Thank you for any hint.
Solution 1:
In order for the system to be well-behaved a sufficient condition is that $f$ and $g$ are integrable at infinity.
Consider some uniform bounds of the RHS in terms of the energy functional (a standard trick): The $f$ term behaves the best. By Cauchy-Schwarz you have $|uu'|\leq E$ whereas for the $g$ term you only have $|u'|\leq \sqrt{2 E}$. We thus get the crude bound: $$ |E'| \leq |f| E + |g| \sqrt{2E}$$.
A special case is $g\equiv 0$ for which we get (use e.g. a Gronwall Lemma): $$ |\log(E(\infty)) - \log(E(0)) | \leq \int_0^\infty |f(t)|dt.$$ In this case it suffices that $f$ is integrable in order for $\lim_{t \rightarrow \infty} E(t)$ to exist and be strictly positive.
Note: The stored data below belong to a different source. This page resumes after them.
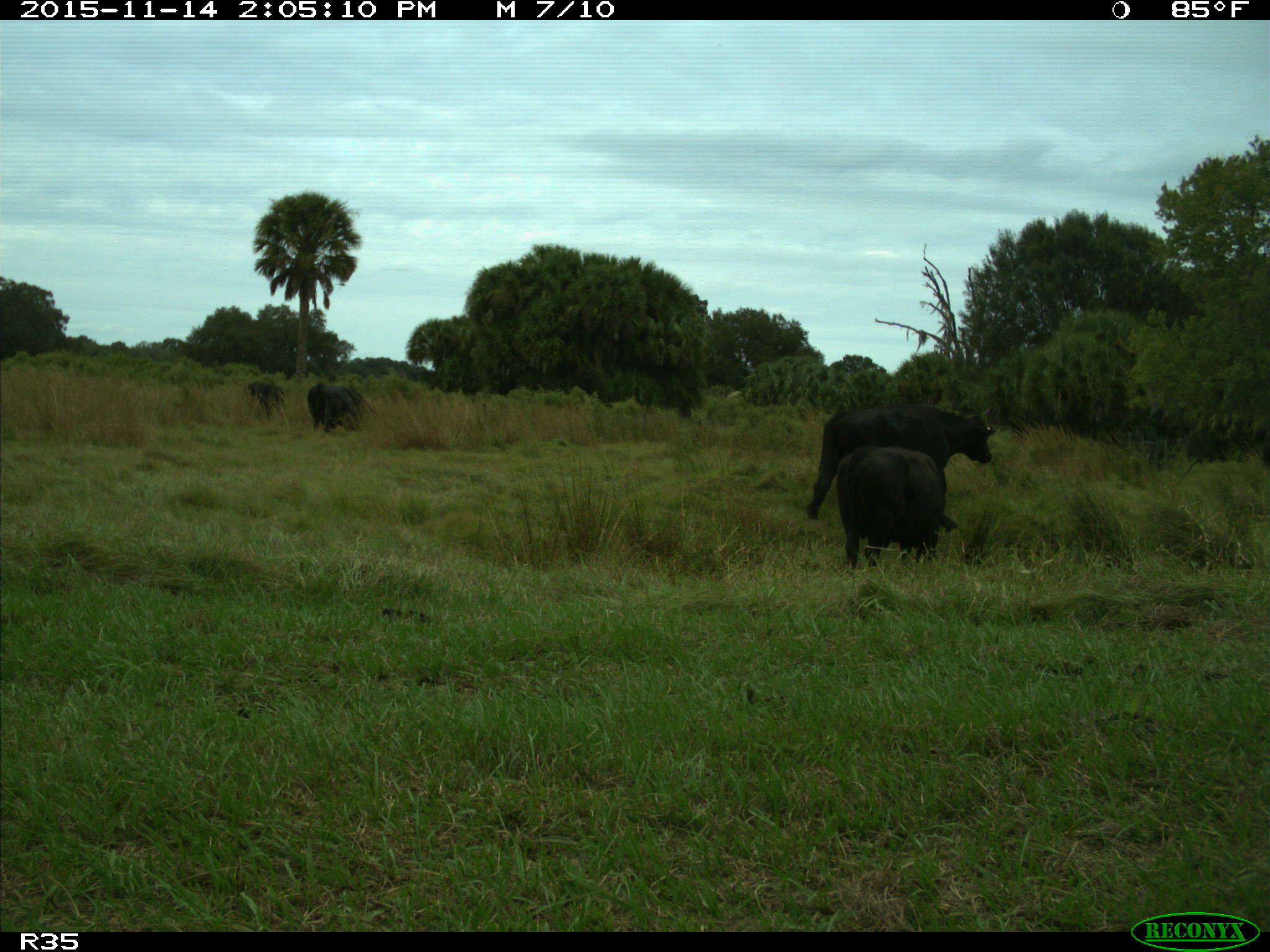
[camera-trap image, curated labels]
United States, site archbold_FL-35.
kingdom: Animalia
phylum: Chordata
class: Mammalia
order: Artiodactyla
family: Bovidae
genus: Bos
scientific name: Bos taurus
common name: domestic cow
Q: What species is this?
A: Bos taurus (domestic cow).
When $g$ does not vanish you may put e.g. $E=\frac12 A^2$ which yields (as long as $A>0$): $$ |A'| \leq \frac12 |f| A + |g| $$
When e.g. $f$ and $g$ are integrable then also in this case the system never explodes (use again a Gronwall Lemma) and will have a finite limit which, however, may be zero. You may also from this get conditions on initial values of $A$ which when large enough compared to the $L^1$ norm of $f,g$ give lower bounds that assures that the limit is strictly positive. For example, a sufficient condition is that $$ A(0) \ (1 - \frac12 \|f\|_1) > \|g\|_1 $$
Solution 2:
If $\;t\to\infty,\;$ then the given ODE takes the form of $$\ddot u+u+u^3 =0,\tag1$$ which does not contain variable $\;t.\;$
Substitution $\;P=\dot u,\;\ddot u = P'_u\, \dot u = P\,\dfrac{\text dP}{\text du},\;$ presents $(1)$ in the form of $$P\,\text dP = -(u^3+u)\,\text du,$$ $$P=\dfrac12\sqrt{(a^2+1)^2-(u^2+1)^2},$$ $$\dfrac{\text du}{\sqrt{a^2-u^2}} = \sqrt{2+a^2+u^2},\tag2$$ and after substitutiion $$v=\arcsin \dfrac ua$$ one can get $$\text dv = \sqrt{2+a^2(1+\sin^2 v)}\,\text dt,$$ with the solutions $$v(t) = \text{am}\left(\sqrt{a^2+2}\,(t+b)\bigg|\dfrac{a^2}{2+a^2}\right)$$ and $$u(t) = a \text{ sn}\left(\sqrt{a^2+2}\,(t+b)\bigg|\dfrac{a^2}{2+a^2}\right),\tag3$$ where $\;\text{am}\;$ and $\;\text{sn}\;$ are the Jacobi functions.
The Jacobi functions looks too heavy for applying of the constant variations method.
Taking in account derivatives \begin{cases} \left(\text{sn}(x|m)\right)' = \text{cn}(x|m)\text{ dn}(x|m)\\[4pt] \left(\text{cn}(x|m)\right)' = -\text{sn}(x|m)\text{ dn}(x|m)\\[4pt] \left(\text{dn}(x|m)\right)' = -m\text{ sn}(x|m)\text{ cn}(x|m), \end{cases}
looks possible to find parameters $\;a\;$ and $\;b\;$ for the given functions $\;f(t)\;$ and $\;g(t)\;$ numerically, using the next statement:
- $E(t) = \dfrac14(2u'^2+u^4+2u^2) \ge 0,$
- $E(0) = \dfrac14(2u_1^2+u_0^4+2u_0^2),$
- $E'(\infty) = 0,$
- $E(\infty) = E(0)+\int\limits_0^\infty(uf+g)\,\text dt.$